» **Task to complete**: According to the passage below about the summer camp's Friday dodgeball games, how many campers did EHSC have in its first summer?

══ Passage for review ══

To understand the importance placed on these weekly dodgeball contests is to understand their history. EHSC, founded by Eric Scoppetta and Mark Crandall, has grown dramatically since its founding in 1992. After beginning that first summer with only five campers, Scoppetta and Crandall have watched as membership grew to over 100 in less than a decade. With that growth, however, the camp's membership has become somewhat younger, as children between the ages of four and seven now outnumber those between 10 and 13.
The current older campers are as competitive as their predecessors, though, and after a week of facing off against one another, they're ready for a change by Friday. This is where "camper-counselor," as it's affectionately known, comes in. When all campers under the age of 10 go to the beach every Friday, the older campers have the grounds to themselves.
"Camper-counselor has probably been around for about five years," head counselor Nick Tuths said. "Since the camp split Fridays from the beach, we started having camper-counselor in different sports. But the current form of Dodgeball Fridays really developed in the last two summers."

═══
══ Information shown ══

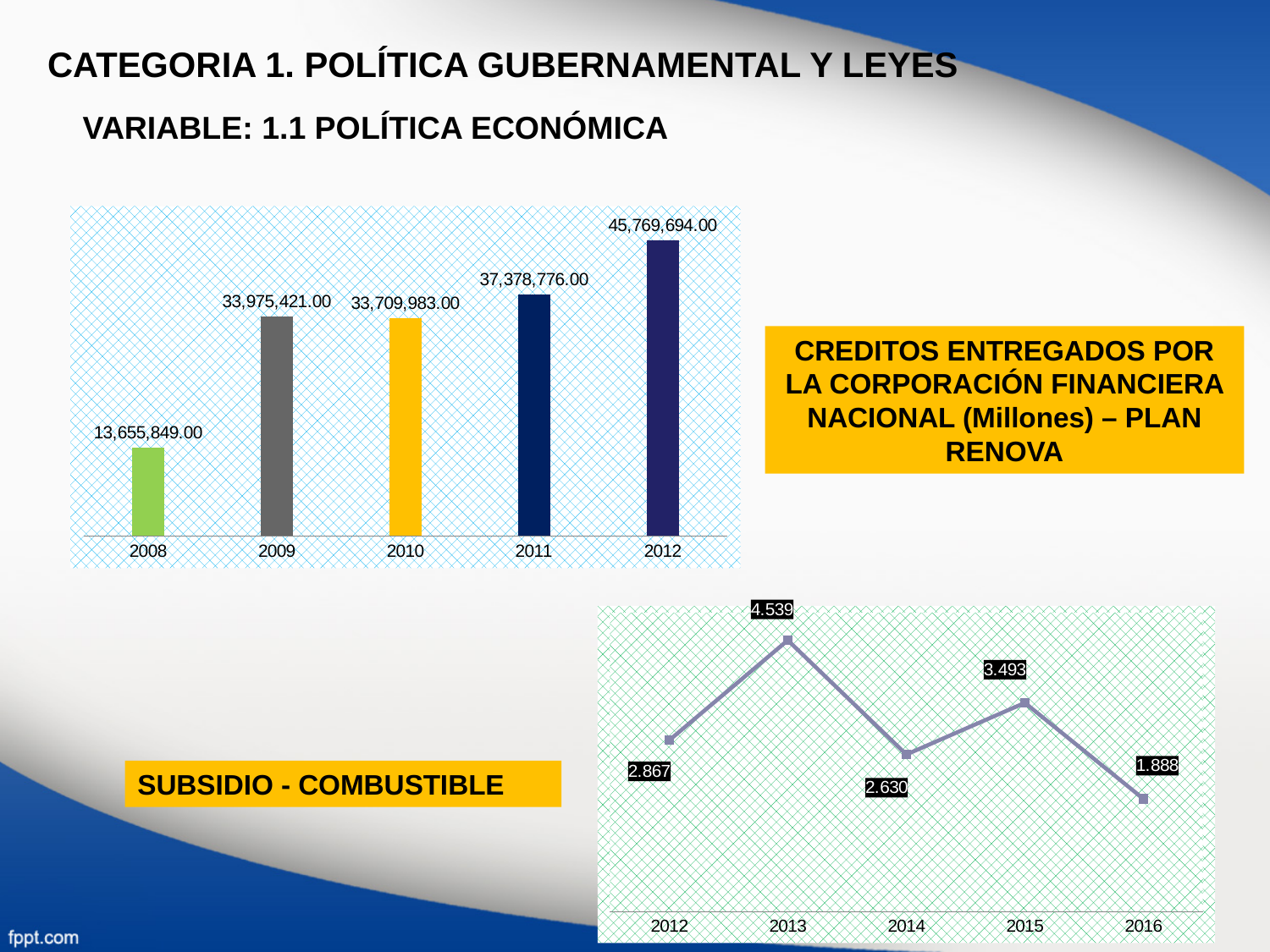
In the bar chart titled 'CREDITOS ENTREGADOS POR LA CORPORACIÓN FINANCIERA NACIONAL (Millones) – PLAN RENOVA', what is the value for 2011? 37,378,776.00 In the bar chart titled 'CREDITOS ENTREGADOS POR LA CORPORACIÓN FINANCIERA NACIONAL (Millones) – PLAN RENOVA', which year has the lowest value? 2008 In the 'SUBSIDIO - COMBUSTIBLE' line chart, what is the difference between the values for 2013 and 2014? 1.909 In the bar chart titled 'CREDITOS ENTREGADOS POR LA CORPORACIÓN FINANCIERA NACIONAL (Millones) – PLAN RENOVA', what is the value for 2008? 13,655,849.00 What kind of chart is the 'SUBSIDIO - COMBUSTIBLE' chart at the bottom right of the slide? Line chart In the bar chart titled 'CREDITOS ENTREGADOS POR LA CORPORACIÓN FINANCIERA NACIONAL (Millones) – PLAN RENOVA', what is the difference between the values for 2012 and 2008? 32,113,845.00 In the bar chart titled 'CREDITOS ENTREGADOS POR LA CORPORACIÓN FINANCIERA NACIONAL (Millones) – PLAN RENOVA', which is larger, the value for 2011 or the value for 2010? 2011 In the 'SUBSIDIO - COMBUSTIBLE' line chart, which year has the lowest value? 2016 In the bar chart titled 'CREDITOS ENTREGADOS POR LA CORPORACIÓN FINANCIERA NACIONAL (Millones) – PLAN RENOVA', which year has the highest value? 2012 In the 'SUBSIDIO - COMBUSTIBLE' line chart, what is the value for 2013? 4.539 How many years are shown in the bar chart titled 'CREDITOS ENTREGADOS POR LA CORPORACIÓN FINANCIERA NACIONAL (Millones) – PLAN RENOVA'? 5 In the 'SUBSIDIO - COMBUSTIBLE' line chart, what is the value for 2016? 1.888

═══

» **Written response**: Five campers.